Harold Lloyd dangling from a clocktower. Charlie Chaplin winding through the gears. Janet Leigh stretching out her arm as she collapses in the shower. A gorilla in a diving helmet traipsing around Bronson Canyon. If you crafted one of these iconic images, your place in history is secure. Say what you will about the man, but one thing about Phil Tucker cannot be denied: he crafted one of those images.
For fans of ‘50s horror, Tucker’s Robot Monster (1953) lives just spitting distance from Plan 9 from Outer Space as one of the era’s camp classics. The rest of Tucker’s directorial filmography is lacking anything quite as magical as the gorilla-alien “Ro-Man,” although his Lenny Bruce-scripted crime drama Dance Hall Racket (1954) and his ultra-austere sci-fi film The Cape Canaveral Monsters (1960) have moments of pleasure. Tucker would eventually build a successful career in post-production, working on the likes of King Kong (1976) and TV’s Wonder Woman, and reportedly looking back on his auteur days with embarrassment.

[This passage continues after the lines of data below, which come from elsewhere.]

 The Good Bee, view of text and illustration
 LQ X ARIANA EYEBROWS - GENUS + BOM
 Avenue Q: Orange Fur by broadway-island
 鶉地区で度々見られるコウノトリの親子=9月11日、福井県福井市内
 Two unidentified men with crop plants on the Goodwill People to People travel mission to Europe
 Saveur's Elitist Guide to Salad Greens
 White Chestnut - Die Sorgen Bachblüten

If his little-seen showbiz exposé Broadway Jungle (1955) is any indication, he wasn’t too happy at the time either.
Though Broadway Jungle is the title on the only surviving print (slapped on by a west coast distributor, it appears immediately after a shot of a Hollywood Blvd. street sign), a narrator quickly informs us, “This is the Hollywood jungle. Looks innocent enough. But behind all those studio fronts… that’s another story.” The film’s antihero is Fletcher (Norman Wright), a pompous by sleazy skid-row producer, “one of the slickest conmen Hollywood has ever seen.” Fletcher has finally secured financing for a movie, while will star a faded movie queen. The money comes from a small-time hood who has his eyes on the leading lady – but who stole the cash from another, more powerful mobster.

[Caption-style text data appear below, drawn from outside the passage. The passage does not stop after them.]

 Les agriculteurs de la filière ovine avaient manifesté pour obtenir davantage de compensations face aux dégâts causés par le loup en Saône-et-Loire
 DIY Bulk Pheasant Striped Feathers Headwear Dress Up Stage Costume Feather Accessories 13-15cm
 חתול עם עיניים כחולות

Arrogant, full of bluster, but totally lacking talent, Fletcher can only remind viewers of Ed Wood – an association that is almost certainly not coincidental. Tucker and Wood were colleagues and, according to Wood’s widow Kathy, “friendly enemies.” They both worked for producer George Weiss, directed films at the same back-alley soundstage, and Tucker even worked behind the scenes on Plan 9 from Outer Space. Nevertheless, Ruestad’s definitive Tucker book I Cannot, Yet I Must outlines persuasively how the flamboyant, boisterous Wood could only have rubbed taciturn Tucker the wrong way. Is Fletcher a poison-pen caricature of Wood? For his part, Wood’s posthumously published Hollywood Rat Race includes some venomous paragraphs about an unnamed “so-called producer” who “whenever he finds out his newest bad picture won’t sell, he comes up with the damndest strategy: suicide.” (In the aftermath Robot Monster, Tucker famously alerted a local newspaper to his suicide attempt.)
As a director, Phil Tucker is frankly no Ed Wood. In Broadway Jungle, there is no continuity to speak of; the lead actress is awkwardly post-synched, while other dialogue is often too muddled to decipher; shots are framed and lit as if composed by a blind man, and many scenes are almost impossible to see. Tucker’s many deficiencies converge in the film’s agonizing middle section, in which we see cars driving, people walking, people standing on street corners, and anything else that will pad the movie to 62 minutes. Any attempt to make a case for Tucker flies in the face of rational reason, but if favorite directors are able to evoke moments and moods that no one else can give us, then I guess Tucker must qualify as one of my favorite directors. His dank, dark, subterranean movies feel scraped from the bottom of a garbage can at Yucca and Cahuenga, and are documents of a certain time and place. When I watch them, I feel like I am with him on the boulevard of broken dreams.
Broadway Jungle is available to stream from Something Weird Video.